BiomedSciAI / causallib

A Python package for modular causal inference analysis and model evaluations
Apache License 2.0
728 stars 97 forks source link

Dependency housekeeping: sklearn>=1.2, numpy>2, pandas #72

Closed ehudkr closed 3 months ago

ehudkr commented 3 months ago

Adjust causallib and its tests for scikit-learn version >=1.2.0. And do additional housekeeping adjusting for ever-evolving changes in causallib's dependencies.

Starting version 1.2.0 Scikit-learn enforced named inputs (i.e., dataframes) to have all their columns be of a single type. Namely, you could not fit an sklearn model on a dataframe with an integer column name (e.g., 0) and a string column name (e.g., "x1"). This has caused causallib to crash depending on the provided input (especially the ones in its tests). This is because causallib may often join the covariates X and treatment a (Standardization) and some propensity-based features (PropensityFeatureStandardization). And if the name given to a and/or the propensity feature is, for example, a string, while X columns are integers, it would've cause sklearn to crash. Note that non-string column names in dataframes seem to be anti-pattern, and therefore if the user provided X with string columns and a with a string name, no error should've arise, 2) the proposed solution will tend to stringify columns/names.

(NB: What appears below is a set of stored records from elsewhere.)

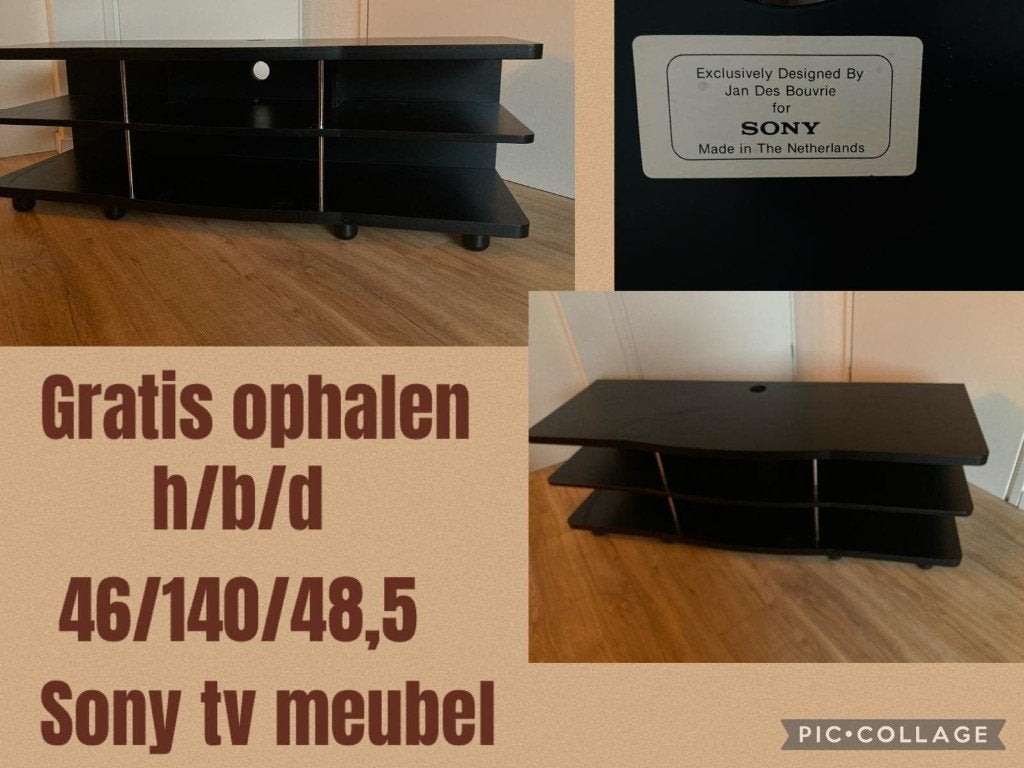 Tv meubel, Huis en Inrichting, Kasten | Televisiemeubels, Ophalen, Overige materialen, Gebruikt, 100 tot 150 cm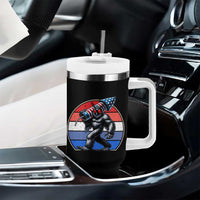 Funny Patriotic Mothman Tumbler With Handle West Virginia Cryptid Lover Gift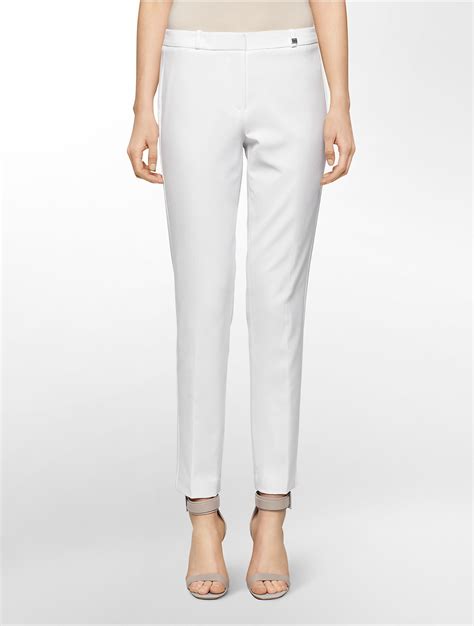 where to buy calvin klein white pants|calvin klein pants modern fit.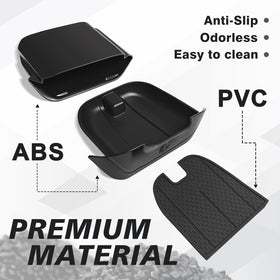 Muslogy anti-slip PVC mat detail protecting items from sliding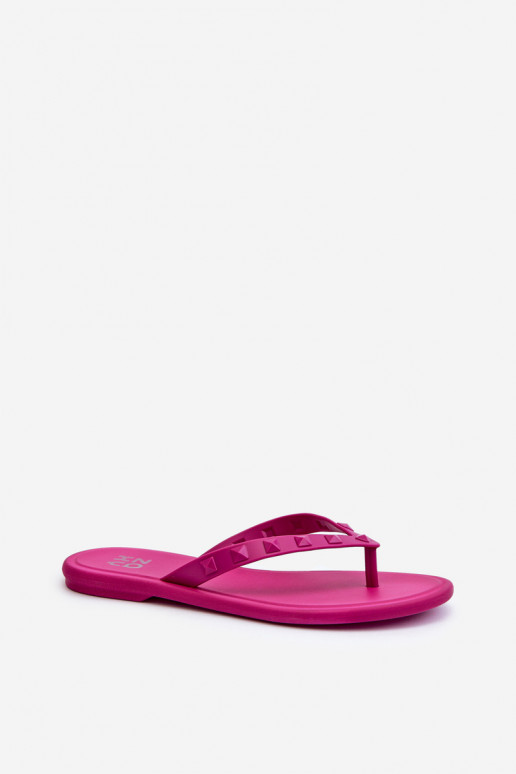 Flat Elastic Women's Flip-Flops ZAXY JJ285252 Fuchsia Flat Elastic Women's Flip-Flops ZAXY JJ285252 Fuchsia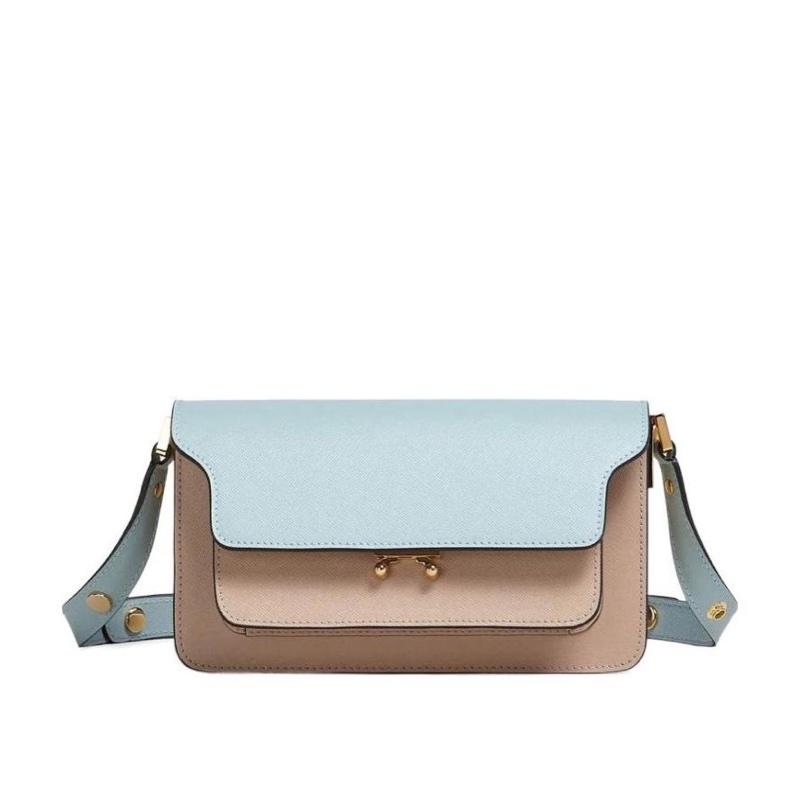 Marni 女士 Trunk 拼色單肩包均碼碼22cm*10cm*12cm-0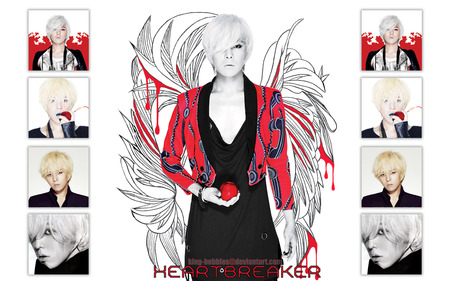 G-Dragon -Heartbreaker - heartbreaker, singer, coo, asia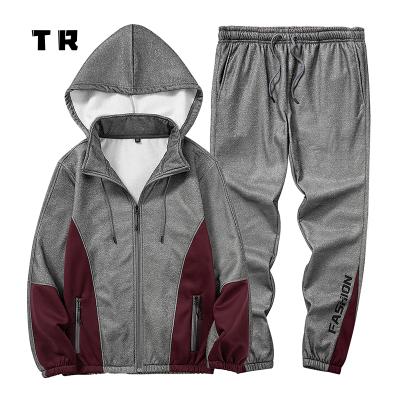 China OEM 2021 QUICK DRY Custom 3D Emboss Performance Anorak Zipper Hoodie Sets And Sport Tracksuit Sets Mens Hoodies And Sweatshirts for sale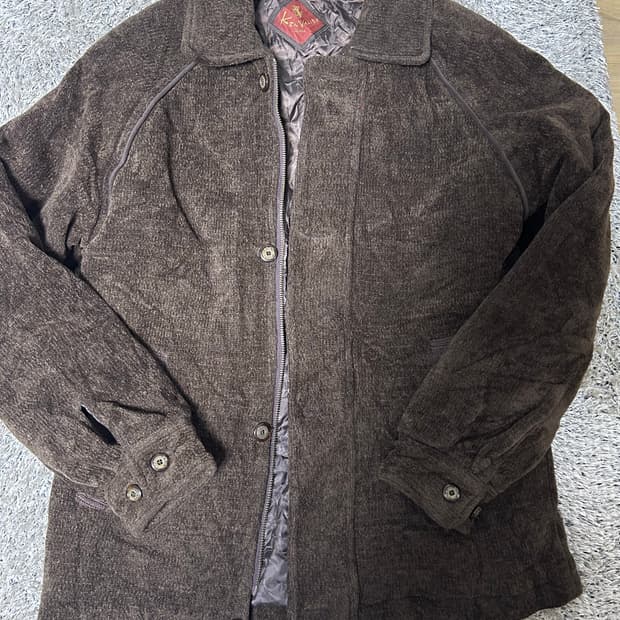 일본판 켄발리도 트위드 집업자켓 사이즈 105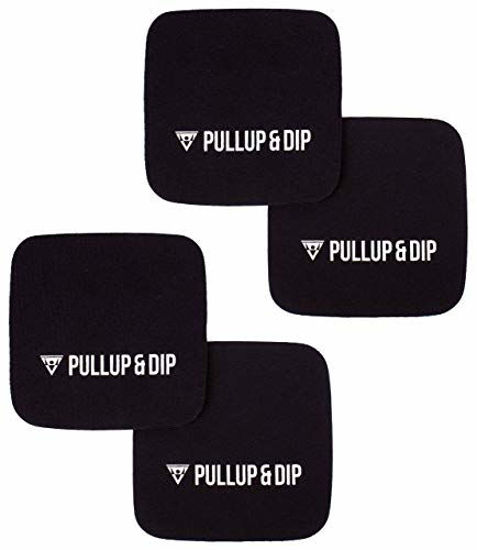 Picture of PULLUP & DIP Neoprene Grip Pads for Weightlifting [Set of 4], Workout Pads, The Alternative to Gym Workout Gloves, Gym Pads for Weightlifting & Calisthenics, No More Sweaty Gym Gloves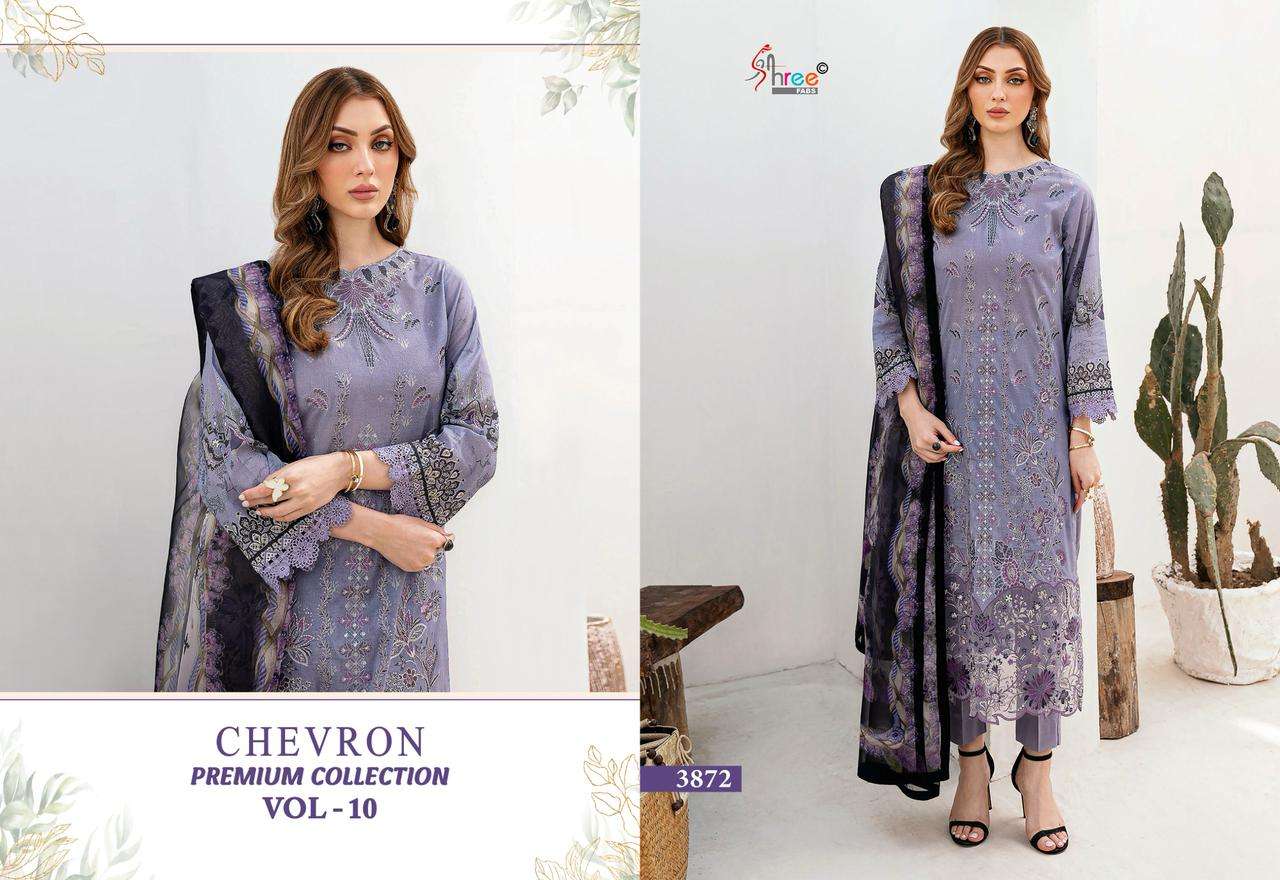 SHREE FABS CHEVRON PREMIUM COLLECTION VOL 10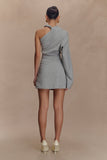 Dorian Twist Shoulder Mini Dress - Charcoal Marle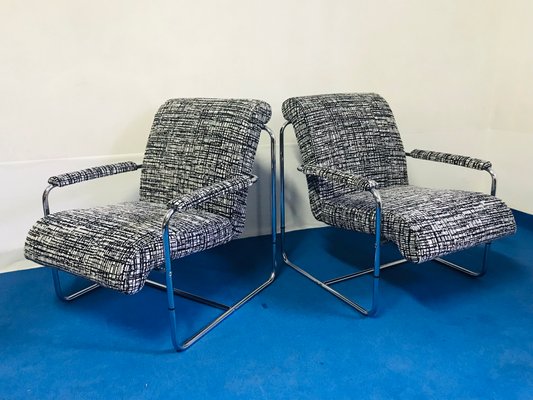 Mid-Century Modern Lounge Armchairs, Set of 2-JXK-1079897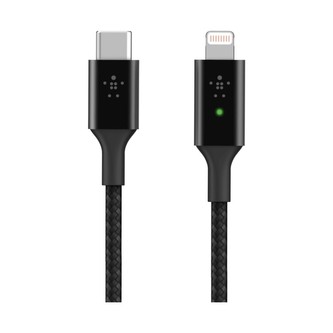 Belkin BOOST CHARGE LED kabel USB-C/Lightning 1,2m, černý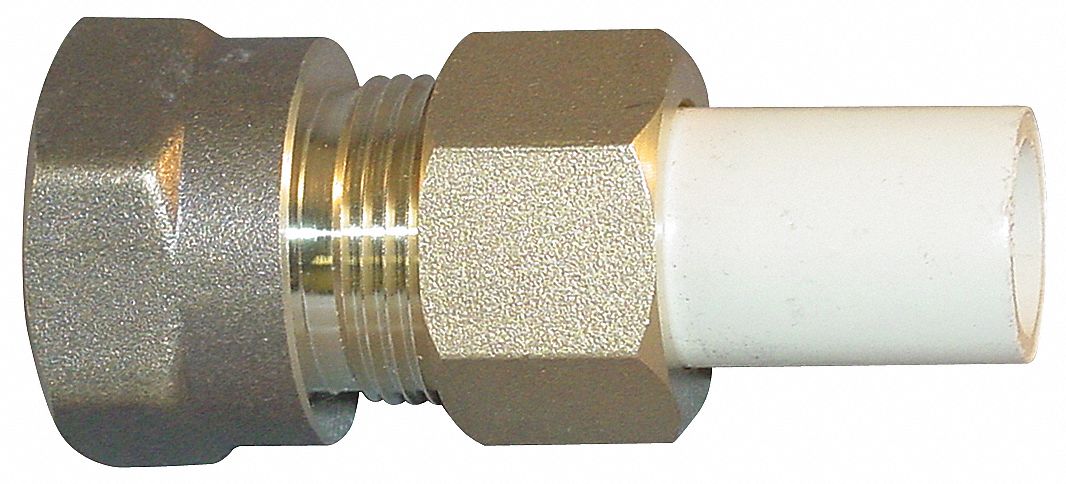 Union Brass 3/4 in Metal Side Pipe Size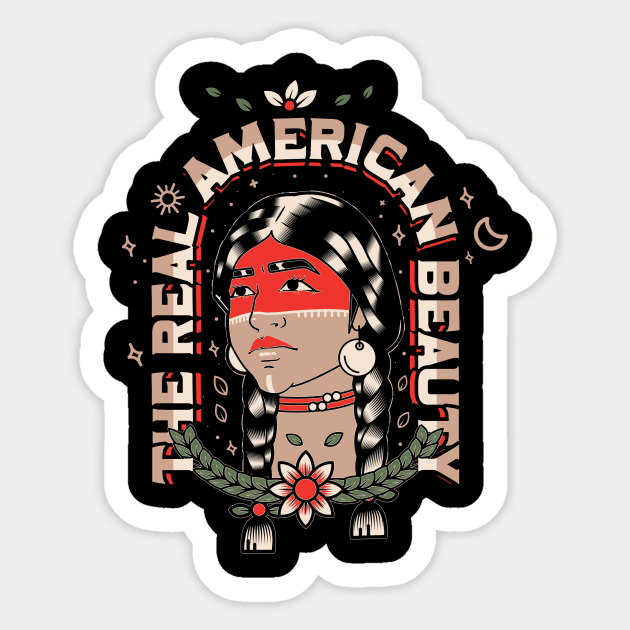 The real American Beauty Sticker by Blues and Design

The proposed solution is mostly a "safe join" in which X's columns and a's name are evaluated for their types. If X's columns are of mixed types they are converted to strings. If X.columns and a.name type do not agree then there will be a preference to convert them all to strings. After this name sanitization, they are concatenated.

In addition to adjusting for scikit-learn>=1.2, there were additional changes to adjust the package for numpy>=2 and for pandas>=2.1.